Beneath this sentence is a set of records; write each of them out exactly.

+++ Extracted material +++

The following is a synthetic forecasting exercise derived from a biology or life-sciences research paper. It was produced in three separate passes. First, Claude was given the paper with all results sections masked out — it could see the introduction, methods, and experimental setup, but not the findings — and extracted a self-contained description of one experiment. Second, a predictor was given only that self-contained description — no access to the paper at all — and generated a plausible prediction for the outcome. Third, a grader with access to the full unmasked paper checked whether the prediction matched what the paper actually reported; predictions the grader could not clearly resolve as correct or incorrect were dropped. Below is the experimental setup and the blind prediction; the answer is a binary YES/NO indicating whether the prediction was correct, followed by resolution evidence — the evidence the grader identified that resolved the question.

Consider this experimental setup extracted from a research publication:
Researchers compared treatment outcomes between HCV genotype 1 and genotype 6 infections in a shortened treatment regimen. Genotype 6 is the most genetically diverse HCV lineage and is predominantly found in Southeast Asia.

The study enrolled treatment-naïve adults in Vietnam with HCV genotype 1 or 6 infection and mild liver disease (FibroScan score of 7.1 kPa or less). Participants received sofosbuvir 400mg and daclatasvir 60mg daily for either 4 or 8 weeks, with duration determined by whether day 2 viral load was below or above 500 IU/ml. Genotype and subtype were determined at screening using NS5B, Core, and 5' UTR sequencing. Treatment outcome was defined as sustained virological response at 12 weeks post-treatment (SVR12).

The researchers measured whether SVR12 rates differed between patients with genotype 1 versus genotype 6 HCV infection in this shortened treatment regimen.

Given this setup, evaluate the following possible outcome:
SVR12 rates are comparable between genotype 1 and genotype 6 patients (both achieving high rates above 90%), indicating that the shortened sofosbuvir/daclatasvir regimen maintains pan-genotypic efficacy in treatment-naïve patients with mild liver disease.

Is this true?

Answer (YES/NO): NO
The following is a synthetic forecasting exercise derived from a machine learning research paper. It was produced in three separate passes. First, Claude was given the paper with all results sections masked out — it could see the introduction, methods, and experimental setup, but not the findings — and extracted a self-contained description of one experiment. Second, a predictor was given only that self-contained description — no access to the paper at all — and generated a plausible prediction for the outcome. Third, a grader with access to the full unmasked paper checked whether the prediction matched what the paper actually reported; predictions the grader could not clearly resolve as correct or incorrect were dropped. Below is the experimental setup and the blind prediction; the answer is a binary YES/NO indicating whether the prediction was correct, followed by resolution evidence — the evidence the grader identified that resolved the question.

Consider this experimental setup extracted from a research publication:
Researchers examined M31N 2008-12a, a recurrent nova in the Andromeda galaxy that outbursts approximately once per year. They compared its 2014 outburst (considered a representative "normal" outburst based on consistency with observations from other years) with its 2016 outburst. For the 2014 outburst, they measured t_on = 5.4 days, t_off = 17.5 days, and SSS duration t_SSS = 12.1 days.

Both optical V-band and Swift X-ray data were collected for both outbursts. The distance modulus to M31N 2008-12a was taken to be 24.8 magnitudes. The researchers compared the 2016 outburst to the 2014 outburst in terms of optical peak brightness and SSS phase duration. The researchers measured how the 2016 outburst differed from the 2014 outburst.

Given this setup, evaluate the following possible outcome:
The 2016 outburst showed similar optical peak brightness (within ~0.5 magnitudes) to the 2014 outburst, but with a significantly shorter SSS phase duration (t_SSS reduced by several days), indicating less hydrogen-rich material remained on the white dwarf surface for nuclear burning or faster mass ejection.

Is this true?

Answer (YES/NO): NO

+++

#### [Answer space]
The following is a synthetic forecasting exercise derived from a biology or life-sciences research paper. It was produced in three separate passes. First, Claude was given the paper with all results sections masked out — it could see the introduction, methods, and experimental setup, but not the findings — and extracted a self-contained description of one experiment. Second, a predictor was given only that self-contained description — no access to the paper at all — and generated a plausible prediction for the outcome. Third, a grader with access to the full unmasked paper checked whether the prediction matched what the paper actually reported; predictions the grader could not clearly resolve as correct or incorrect were dropped. Below is the experimental setup and the blind prediction; the answer is a binary YES/NO indicating whether the prediction was correct, followed by resolution evidence — the evidence the grader identified that resolved the question.

Consider this experimental setup extracted from a research publication:
Researchers compared treatment outcomes between HCV genotype 1 and genotype 6 infections in a shortened treatment regimen. Genotype 6 is the most genetically diverse HCV lineage and is predominantly found in Southeast Asia.

The study enrolled treatment-naïve adults in Vietnam with HCV genotype 1 or 6 infection and mild liver disease (FibroScan score of 7.1 kPa or less). Participants received sofosbuvir 400mg and daclatasvir 60mg daily for either 4 or 8 weeks, with duration determined by whether day 2 viral load was below or above 500 IU/ml. Genotype and subtype were determined at screening using NS5B, Core, and 5' UTR sequencing. Treatment outcome was defined as sustained virological response at 12 weeks post-treatment (SVR12).

The researchers measured whether SVR12 rates differed between patients with genotype 1 versus genotype 6 HCV infection in this shortened treatment regimen.

Given this setup, evaluate the following possible outcome:
SVR12 rates are comparable between genotype 1 and genotype 6 patients (both achieving high rates above 90%), indicating that the shortened sofosbuvir/daclatasvir regimen maintains pan-genotypic efficacy in treatment-naïve patients with mild liver disease.

Is this true?

Answer (YES/NO): NO
The following is a synthetic forecasting exercise derived from a machine learning research paper. It was produced in three separate passes. First, Claude was given the paper with all results sections masked out — it could see the introduction, methods, and experimental setup, but not the findings — and extracted a self-contained description of one experiment. Second, a predictor was given only that self-contained description — no access to the paper at all — and generated a plausible prediction for the outcome. Third, a grader with access to the full unmasked paper checked whether the prediction matched what the paper actually reported; predictions the grader could not clearly resolve as correct or incorrect were dropped. Below is the experimental setup and the blind prediction; the answer is a binary YES/NO indicating whether the prediction was correct, followed by resolution evidence — the evidence the grader identified that resolved the question.

Consider this experimental setup extracted from a research publication:
Researchers examined M31N 2008-12a, a recurrent nova in the Andromeda galaxy that outbursts approximately once per year. They compared its 2014 outburst (considered a representative "normal" outburst based on consistency with observations from other years) with its 2016 outburst. For the 2014 outburst, they measured t_on = 5.4 days, t_off = 17.5 days, and SSS duration t_SSS = 12.1 days.

Both optical V-band and Swift X-ray data were collected for both outbursts. The distance modulus to M31N 2008-12a was taken to be 24.8 magnitudes. The researchers compared the 2016 outburst to the 2014 outburst in terms of optical peak brightness and SSS phase duration. The researchers measured how the 2016 outburst differed from the 2014 outburst.

Given this setup, evaluate the following possible outcome:
The 2016 outburst showed similar optical peak brightness (within ~0.5 magnitudes) to the 2014 outburst, but with a significantly shorter SSS phase duration (t_SSS reduced by several days), indicating less hydrogen-rich material remained on the white dwarf surface for nuclear burning or faster mass ejection.

Is this true?

Answer (YES/NO): NO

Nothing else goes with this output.